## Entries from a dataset
--------------------------------------------------

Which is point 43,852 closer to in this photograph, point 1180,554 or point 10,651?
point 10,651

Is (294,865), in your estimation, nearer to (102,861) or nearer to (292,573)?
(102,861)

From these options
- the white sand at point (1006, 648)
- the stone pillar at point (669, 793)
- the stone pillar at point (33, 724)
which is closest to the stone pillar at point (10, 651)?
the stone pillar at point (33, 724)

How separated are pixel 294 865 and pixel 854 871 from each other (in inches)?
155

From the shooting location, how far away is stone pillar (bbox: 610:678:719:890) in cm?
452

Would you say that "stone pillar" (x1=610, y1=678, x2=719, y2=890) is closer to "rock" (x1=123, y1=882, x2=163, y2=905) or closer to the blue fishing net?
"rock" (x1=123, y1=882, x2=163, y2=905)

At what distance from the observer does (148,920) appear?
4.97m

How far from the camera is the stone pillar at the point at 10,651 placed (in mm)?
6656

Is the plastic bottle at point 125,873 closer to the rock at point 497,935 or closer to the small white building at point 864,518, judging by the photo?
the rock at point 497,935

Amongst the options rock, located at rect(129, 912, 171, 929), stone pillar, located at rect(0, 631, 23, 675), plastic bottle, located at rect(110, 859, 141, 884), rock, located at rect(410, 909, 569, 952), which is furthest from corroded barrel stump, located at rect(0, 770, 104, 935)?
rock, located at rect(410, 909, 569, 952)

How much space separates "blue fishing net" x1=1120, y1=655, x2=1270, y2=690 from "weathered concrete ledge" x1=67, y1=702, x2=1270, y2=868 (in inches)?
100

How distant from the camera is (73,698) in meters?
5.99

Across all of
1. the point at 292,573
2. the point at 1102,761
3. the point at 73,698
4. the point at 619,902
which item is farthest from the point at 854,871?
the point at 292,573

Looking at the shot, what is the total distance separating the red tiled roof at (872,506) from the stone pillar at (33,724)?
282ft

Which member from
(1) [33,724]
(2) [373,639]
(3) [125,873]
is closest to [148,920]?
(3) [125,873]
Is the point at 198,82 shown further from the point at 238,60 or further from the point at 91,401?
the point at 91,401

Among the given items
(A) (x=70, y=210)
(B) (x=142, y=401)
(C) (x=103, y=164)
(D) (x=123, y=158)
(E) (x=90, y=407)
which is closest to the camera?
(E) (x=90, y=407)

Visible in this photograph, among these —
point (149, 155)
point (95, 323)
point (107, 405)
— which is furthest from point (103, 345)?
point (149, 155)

--------------------------------------------------

## EXERCISE OBJECTIVE
Return the whole listing exactly, with every line included.

## TASK RESULT
Which is point 43,852 closer to in this photograph, point 1180,554 or point 10,651?
point 10,651

Is (294,865), in your estimation, nearer to (102,861) or nearer to (292,573)?
(102,861)

From these options
- the white sand at point (1006, 648)
- the stone pillar at point (669, 793)
- the stone pillar at point (33, 724)
which is closest to the stone pillar at point (10, 651)?
the stone pillar at point (33, 724)

How separated are pixel 294 865 and pixel 854 871 from each other (in inches)?
155

From the shooting location, how far away is stone pillar (bbox: 610:678:719:890) in cm?
452

Would you say that "stone pillar" (x1=610, y1=678, x2=719, y2=890) is closer to "rock" (x1=123, y1=882, x2=163, y2=905) or closer to the blue fishing net?
"rock" (x1=123, y1=882, x2=163, y2=905)

At what distance from the observer does (148,920) appear?
4.97m

How far from the camera is the stone pillar at the point at 10,651 placed (in mm)?
6656

Is the plastic bottle at point 125,873 closer to the rock at point 497,935 or closer to the small white building at point 864,518, judging by the photo?
the rock at point 497,935

Amongst the options rock, located at rect(129, 912, 171, 929), stone pillar, located at rect(0, 631, 23, 675), plastic bottle, located at rect(110, 859, 141, 884), rock, located at rect(410, 909, 569, 952), which is furthest from corroded barrel stump, located at rect(0, 770, 104, 935)?
rock, located at rect(410, 909, 569, 952)

How much space separates "blue fishing net" x1=1120, y1=655, x2=1270, y2=690 from "weathered concrete ledge" x1=67, y1=702, x2=1270, y2=868 (in inches)?
100

How distant from the camera is (73,698) in meters?
5.99

Across all of
1. the point at 292,573
2. the point at 1102,761
3. the point at 73,698
4. the point at 619,902
which item is farthest from the point at 854,871?
the point at 292,573

Looking at the shot, what is the total distance separating the red tiled roof at (872,506) from the stone pillar at (33,724)?
282ft

Which member from
(1) [33,724]
(2) [373,639]
(3) [125,873]
is closest to [148,920]?
(3) [125,873]
Is the point at 198,82 shown further from the point at 238,60 or further from the point at 91,401?
the point at 91,401

Among the given items
(A) (x=70, y=210)
(B) (x=142, y=401)
(C) (x=103, y=164)
(D) (x=123, y=158)
(E) (x=90, y=407)
which is closest to the camera?
(E) (x=90, y=407)

Visible in this photograph, among these —
point (149, 155)
point (95, 323)
point (107, 405)
— which is furthest from point (103, 345)?
point (149, 155)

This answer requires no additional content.